- Born: 29 May 1947 Sydney, New South Wales, Australia
- Died: 12 July 2007 (aged 60) North Sydney, New South Wales, Australia
- Occupations: radio presenter; television presenter; radio producer; author;
- Years active: 1978−2007
- Known for: 2UE, Beauty and the Beast
- Spouse: Marcella Zemanek
- Children: 2

= Stan Zemanek =

Australian radio broadcaster & TV presenter (1947-2007)

Stan Zemanek (29 May 1947 – 12 July 2007) was an Australian shock jock, radio broadcaster, television presenter, radio producer and author who presented a night-time show on 2UE in Sydney and which was networked across parts of Australia via Southern Cross.

== Career ==
Zemanek was born and raised in Sydney, New South Wales, but began working in radio as a researcher for Radio C-Fun 141 in Vancouver, British Columbia, Canada. He worked as a producer on the John Laws program in Australia starting in 1978, before returning to North America for some years, where he covered the 1983 America's Cup. He spent a decade presenting on 2UE late at night beginning in 1987. He spent a year in 2000 presenting the 2GB morning shift.
Zemanek moved to Melbourne for a short stint with 3AW's drive program in 2002 before moving back to Sydney and 2UE in 2003, having failed to garner ratings, and publicly falling out with several members of the 3AW's broadcast team.

While popular with much of his audience, Stan often boasted about being the most complained-about broadcaster in the country, polarising opinions of those who did not agree with his right-wing beliefs. He was not shy to admit that he was politically biased and often criticised "idiot Labor voters" for not doing the same. His most commonly used terms were "numb nuts", "turn it up", "half-wit", "oxygen thief", "left-wing looney", "give yourself an uppercut" and "typical Labor voter"; and he once asked a caller who sounded to be a little slow 'are you smoking the wacky-tobacky', a slang reference to marijuana.

In 2003, following his return to 2UE, he received a bombardment of calls from a number of people he referred to as 'The Phone Box Boys', thinking they were all calling him from a phone box. The calls would sometimes reach 20 a night, and would spin several staples of Zemanek such as sound effects, on Stan himself. This led to an enormous spike in his ratings for the period of March–July 2003.

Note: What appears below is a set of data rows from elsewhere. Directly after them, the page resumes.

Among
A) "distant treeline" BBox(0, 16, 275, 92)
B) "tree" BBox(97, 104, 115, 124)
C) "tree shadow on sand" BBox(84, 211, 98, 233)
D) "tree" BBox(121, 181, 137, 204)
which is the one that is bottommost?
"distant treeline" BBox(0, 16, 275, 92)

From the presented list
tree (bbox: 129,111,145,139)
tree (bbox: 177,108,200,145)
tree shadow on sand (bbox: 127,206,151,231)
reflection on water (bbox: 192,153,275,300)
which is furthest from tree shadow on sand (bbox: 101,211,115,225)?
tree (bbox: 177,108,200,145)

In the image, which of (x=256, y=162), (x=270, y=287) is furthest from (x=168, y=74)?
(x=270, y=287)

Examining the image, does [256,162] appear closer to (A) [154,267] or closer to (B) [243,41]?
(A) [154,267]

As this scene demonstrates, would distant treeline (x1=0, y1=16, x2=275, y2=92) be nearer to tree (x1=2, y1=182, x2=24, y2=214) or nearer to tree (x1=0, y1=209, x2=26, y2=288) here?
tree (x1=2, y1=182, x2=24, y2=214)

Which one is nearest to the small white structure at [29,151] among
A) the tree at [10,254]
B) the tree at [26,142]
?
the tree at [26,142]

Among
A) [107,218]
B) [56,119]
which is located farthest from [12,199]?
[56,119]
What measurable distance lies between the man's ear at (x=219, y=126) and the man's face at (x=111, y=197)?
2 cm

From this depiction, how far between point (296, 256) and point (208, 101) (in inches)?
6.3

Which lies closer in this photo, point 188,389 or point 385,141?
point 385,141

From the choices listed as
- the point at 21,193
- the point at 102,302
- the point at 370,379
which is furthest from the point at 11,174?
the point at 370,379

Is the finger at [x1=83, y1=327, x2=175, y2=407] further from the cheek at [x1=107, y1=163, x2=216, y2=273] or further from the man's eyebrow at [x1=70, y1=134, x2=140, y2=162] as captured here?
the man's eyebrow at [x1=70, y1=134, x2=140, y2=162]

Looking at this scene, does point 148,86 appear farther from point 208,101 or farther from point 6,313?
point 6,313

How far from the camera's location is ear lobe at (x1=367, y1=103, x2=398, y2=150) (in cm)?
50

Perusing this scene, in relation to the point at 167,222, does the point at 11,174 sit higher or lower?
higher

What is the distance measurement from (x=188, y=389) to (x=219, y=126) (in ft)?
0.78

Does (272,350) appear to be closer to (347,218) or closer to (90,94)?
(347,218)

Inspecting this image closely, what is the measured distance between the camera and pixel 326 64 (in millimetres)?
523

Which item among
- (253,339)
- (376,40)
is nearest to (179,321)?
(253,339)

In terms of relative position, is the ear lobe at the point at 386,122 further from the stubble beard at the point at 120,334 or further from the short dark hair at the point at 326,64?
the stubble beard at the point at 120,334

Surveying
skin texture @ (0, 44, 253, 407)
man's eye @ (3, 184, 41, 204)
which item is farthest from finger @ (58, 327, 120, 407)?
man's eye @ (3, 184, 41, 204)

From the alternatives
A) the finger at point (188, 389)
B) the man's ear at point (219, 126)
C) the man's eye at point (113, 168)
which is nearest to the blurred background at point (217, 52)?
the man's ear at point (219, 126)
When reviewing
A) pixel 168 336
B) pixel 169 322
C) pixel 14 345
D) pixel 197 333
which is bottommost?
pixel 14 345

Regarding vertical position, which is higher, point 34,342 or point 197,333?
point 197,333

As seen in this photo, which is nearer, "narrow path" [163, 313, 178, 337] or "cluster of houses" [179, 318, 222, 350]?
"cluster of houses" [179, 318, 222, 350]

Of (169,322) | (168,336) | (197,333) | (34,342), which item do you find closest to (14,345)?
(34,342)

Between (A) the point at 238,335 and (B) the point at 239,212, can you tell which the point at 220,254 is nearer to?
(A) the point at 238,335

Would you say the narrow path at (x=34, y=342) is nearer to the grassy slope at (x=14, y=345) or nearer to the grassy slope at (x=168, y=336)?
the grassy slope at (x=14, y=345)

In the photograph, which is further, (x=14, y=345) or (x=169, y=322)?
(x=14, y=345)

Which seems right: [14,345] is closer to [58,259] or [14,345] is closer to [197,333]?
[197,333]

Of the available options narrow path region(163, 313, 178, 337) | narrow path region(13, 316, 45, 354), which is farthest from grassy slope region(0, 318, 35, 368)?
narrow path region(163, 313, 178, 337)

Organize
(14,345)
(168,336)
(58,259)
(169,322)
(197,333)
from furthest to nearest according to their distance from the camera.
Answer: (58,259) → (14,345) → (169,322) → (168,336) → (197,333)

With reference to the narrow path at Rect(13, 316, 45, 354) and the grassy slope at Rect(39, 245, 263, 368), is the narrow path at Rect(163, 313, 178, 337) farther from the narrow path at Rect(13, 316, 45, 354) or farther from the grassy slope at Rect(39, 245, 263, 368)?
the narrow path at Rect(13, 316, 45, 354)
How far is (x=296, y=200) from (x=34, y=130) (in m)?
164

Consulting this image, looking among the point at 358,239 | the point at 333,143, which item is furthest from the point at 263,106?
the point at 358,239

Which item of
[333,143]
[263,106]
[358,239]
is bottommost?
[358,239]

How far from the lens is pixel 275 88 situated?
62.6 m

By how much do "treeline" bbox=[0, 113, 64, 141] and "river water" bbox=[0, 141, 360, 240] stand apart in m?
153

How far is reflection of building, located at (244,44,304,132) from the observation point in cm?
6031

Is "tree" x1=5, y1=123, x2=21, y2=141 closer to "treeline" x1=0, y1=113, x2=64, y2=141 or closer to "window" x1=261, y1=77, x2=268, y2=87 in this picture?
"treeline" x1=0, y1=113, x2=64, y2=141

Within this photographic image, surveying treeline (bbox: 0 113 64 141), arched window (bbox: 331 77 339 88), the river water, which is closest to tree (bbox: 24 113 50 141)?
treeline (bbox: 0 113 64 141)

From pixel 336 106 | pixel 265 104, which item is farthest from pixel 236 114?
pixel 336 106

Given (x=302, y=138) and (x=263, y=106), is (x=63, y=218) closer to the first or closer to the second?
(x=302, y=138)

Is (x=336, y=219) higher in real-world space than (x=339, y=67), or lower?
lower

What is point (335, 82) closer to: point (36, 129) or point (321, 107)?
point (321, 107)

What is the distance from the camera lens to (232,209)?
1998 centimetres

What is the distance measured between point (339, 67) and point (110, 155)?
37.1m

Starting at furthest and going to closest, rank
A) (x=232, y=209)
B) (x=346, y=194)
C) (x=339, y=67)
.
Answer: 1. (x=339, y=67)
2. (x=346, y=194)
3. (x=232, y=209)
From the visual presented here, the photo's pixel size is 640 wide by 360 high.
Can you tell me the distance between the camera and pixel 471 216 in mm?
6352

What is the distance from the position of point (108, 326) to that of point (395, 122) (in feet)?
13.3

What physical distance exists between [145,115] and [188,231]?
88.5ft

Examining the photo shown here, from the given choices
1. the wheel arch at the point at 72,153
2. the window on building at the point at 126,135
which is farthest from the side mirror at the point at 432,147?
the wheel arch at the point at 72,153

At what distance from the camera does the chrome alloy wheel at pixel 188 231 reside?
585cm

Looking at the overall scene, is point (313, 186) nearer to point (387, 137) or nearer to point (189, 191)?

Zemanek had an ongoing rivalry with fellow 2UE colleague and breakfast host Mike Carlton, ever since Carlton revealed on-air that Zemanek was about to move to 2GB. An angry Zemanek called for Carlton to be sacked and for the Australian Broadcasting Authority to investigate him for "irresponsible journalism". The "debate" between the two broadcasters degenerated over the next few days, with Carlton calling Zemanek "a little shit", "a village idiot", and "a stunted runt" and Zemanek calling Carlton "a turd" and "a ponce" with "his head up his backside". After Zemanek's death, Carlton stated on his breakfast show at 2UE that he hated Zemanek and would only attend his funeral to check that he was really dead, causing 2UE management to publicly denounce Carlton. Carlton made his comment while showbiz reporter Peter Ford was doing a report on Zemanek's funeral. At the time Ford made light of Carlton's comments. On reflection, however, he was disgusted and blasted Carlton on 2UE that day. Ford explained that Zemanek was a mentor and friend and that he was disgusted with what Carlton had said. Ford resigned from his spot on Carlton's program (but continues to report for other 2UE programs).

== Personal life ==
Stan and his wife, Marcella Zemanek, had had two daughters, Gaby and Melissa, and two grandchildren at the time of his death. He supported the Manly Warringah Sea Eagles in the NRL, before moving to Melbourne (where Australian rules football is the dominant football code), where he elected to support the Carlton Football Club.

== Ill health, retirement and death ==
Zemanek was diagnosed with glioblastoma multiforme, an aggressive brain tumour that is almost universally fatal within a few years, in May 2006. Treatment included chemotherapy and radiotherapy in addition to surgery performed by Charles Teo. After rumours in 2006, Zemanek's retirement, and intention to look after his health and spend time with his family, was announced on 9 December 2006. His final show went to air on 22 December 2006. Many in the commercial radio industry paid tribute to Zemanek on-air, including his former on-air colleagues and, later, rivals (on 2GB), Alan Jones and Ray Hadley.

While Zemanek intended to return to Beauty and the Beast in early 2007, and he celebrated his 60th birthday with former Beauty and the Beast co-stars, his health deteriorated in retirement. In June 2007, he and his wife cut short a planned holiday due to illness, and in early July 2007 his family announced that he was dying. He died in his sleep in the early hours on 12 July 2007. His funeral, open to the public, was held on 17 July 2007, at St. Mary's Catholic Church in North Sydney, and was followed by a private cremation.